The result of this thinking was a broadening of the toolkit concept in 2010. That year, Oak Hill staff created "A Day in the Life..." -- a hands-on tech-driven exhibit targeting employers and others without disabilities to experience what it's like to have specific impairments, and to try the tools that can make work, school, and daily living easier. "We use occluded glasses, hand immobilizers, that sort of thing [to simulate disabilities]," Stovall reports. "And, frankly, the businesses absolutely love it, and schools love it, particularly the colleges who are training special educators. Almost universally, everyone who goes through it says something like 'Oh my goodness, I never knew....' It's very memorable. There's the occasional skinned knee with a power chair, but it's very powerful!"
Along with the exhibit, staff integrate information on disability etiquette, i.e. how to be respectful and ask open-ended questions. Indeed, the equipment and the experience allow staff and participants to break the ice, walk in another's shoes (or ride in another's chair!), and have conversations some have never had before. "The human side is what it's really all about," Stovall notes.
Challenges the program has faced include keeping up with and funding technology. The original toolkits were assembled a year before Apple released the first iPod Touch (painful timing, indeed). Since the grant-funded period has concluded for the toolkits, the program has moved to a fee-for-service model (providing AT evaluations and problem-solving for individuals through VRS and schools, etc). "A Day in the Life...," however, has helped NEAT keep the program fresh and maintain an outreach component to employers and others. Stovall reports that "A Day in the Life" is something private foundations can easily understand.
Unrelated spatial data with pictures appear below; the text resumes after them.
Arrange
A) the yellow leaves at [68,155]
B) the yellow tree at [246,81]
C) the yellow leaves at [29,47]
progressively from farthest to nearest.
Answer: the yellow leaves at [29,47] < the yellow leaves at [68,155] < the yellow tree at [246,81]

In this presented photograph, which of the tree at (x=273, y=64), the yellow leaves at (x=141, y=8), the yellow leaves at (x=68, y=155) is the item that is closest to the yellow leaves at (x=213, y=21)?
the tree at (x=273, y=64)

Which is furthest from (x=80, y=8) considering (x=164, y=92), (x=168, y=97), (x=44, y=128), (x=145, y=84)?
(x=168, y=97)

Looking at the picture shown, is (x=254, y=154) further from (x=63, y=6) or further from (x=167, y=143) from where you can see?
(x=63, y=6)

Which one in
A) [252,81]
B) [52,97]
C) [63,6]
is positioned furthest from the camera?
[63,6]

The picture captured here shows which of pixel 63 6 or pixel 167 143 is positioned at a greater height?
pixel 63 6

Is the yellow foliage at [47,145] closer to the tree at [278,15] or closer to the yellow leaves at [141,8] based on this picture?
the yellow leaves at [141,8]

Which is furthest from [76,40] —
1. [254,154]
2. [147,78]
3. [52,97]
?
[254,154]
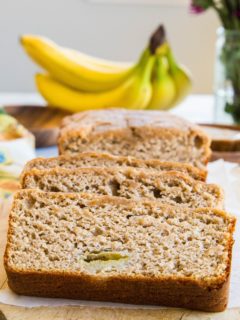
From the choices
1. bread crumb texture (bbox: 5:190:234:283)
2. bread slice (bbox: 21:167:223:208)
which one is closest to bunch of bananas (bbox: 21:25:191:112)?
bread slice (bbox: 21:167:223:208)

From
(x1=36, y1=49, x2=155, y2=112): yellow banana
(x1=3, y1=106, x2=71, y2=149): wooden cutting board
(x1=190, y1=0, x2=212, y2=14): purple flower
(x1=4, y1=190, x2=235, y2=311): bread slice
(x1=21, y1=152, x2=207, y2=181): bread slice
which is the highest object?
(x1=190, y1=0, x2=212, y2=14): purple flower

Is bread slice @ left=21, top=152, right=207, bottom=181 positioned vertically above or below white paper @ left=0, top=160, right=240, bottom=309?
above

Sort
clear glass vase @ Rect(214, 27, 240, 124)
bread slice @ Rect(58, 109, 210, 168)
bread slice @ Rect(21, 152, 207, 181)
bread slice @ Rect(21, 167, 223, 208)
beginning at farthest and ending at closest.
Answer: clear glass vase @ Rect(214, 27, 240, 124)
bread slice @ Rect(58, 109, 210, 168)
bread slice @ Rect(21, 152, 207, 181)
bread slice @ Rect(21, 167, 223, 208)

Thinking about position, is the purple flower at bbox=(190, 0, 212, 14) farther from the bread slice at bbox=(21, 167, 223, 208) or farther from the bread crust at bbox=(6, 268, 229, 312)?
the bread crust at bbox=(6, 268, 229, 312)

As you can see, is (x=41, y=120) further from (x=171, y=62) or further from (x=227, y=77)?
(x=227, y=77)

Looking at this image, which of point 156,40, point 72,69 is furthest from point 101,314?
point 72,69

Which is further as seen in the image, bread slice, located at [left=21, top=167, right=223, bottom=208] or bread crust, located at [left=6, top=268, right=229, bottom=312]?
bread slice, located at [left=21, top=167, right=223, bottom=208]
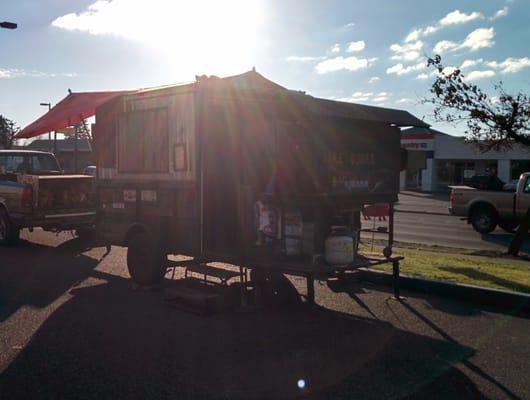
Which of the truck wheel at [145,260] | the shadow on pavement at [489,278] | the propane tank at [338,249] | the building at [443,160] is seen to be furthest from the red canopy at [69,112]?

NEAT has been able to refresh equipment and support outreach through micro-grants from Ronald McDonald House, and the Hartford Foundation.
Oak Hill staff set up the "A Day in the Life..." exhibit at the NEAT Marketplace space in Hartford, but they also take it on the road, just as they continue to do with the toolkits--although "A Day in the Life..." doesn't usually fit in a suitcase.
"Staff want a NEAT bus next," Stovall confesses.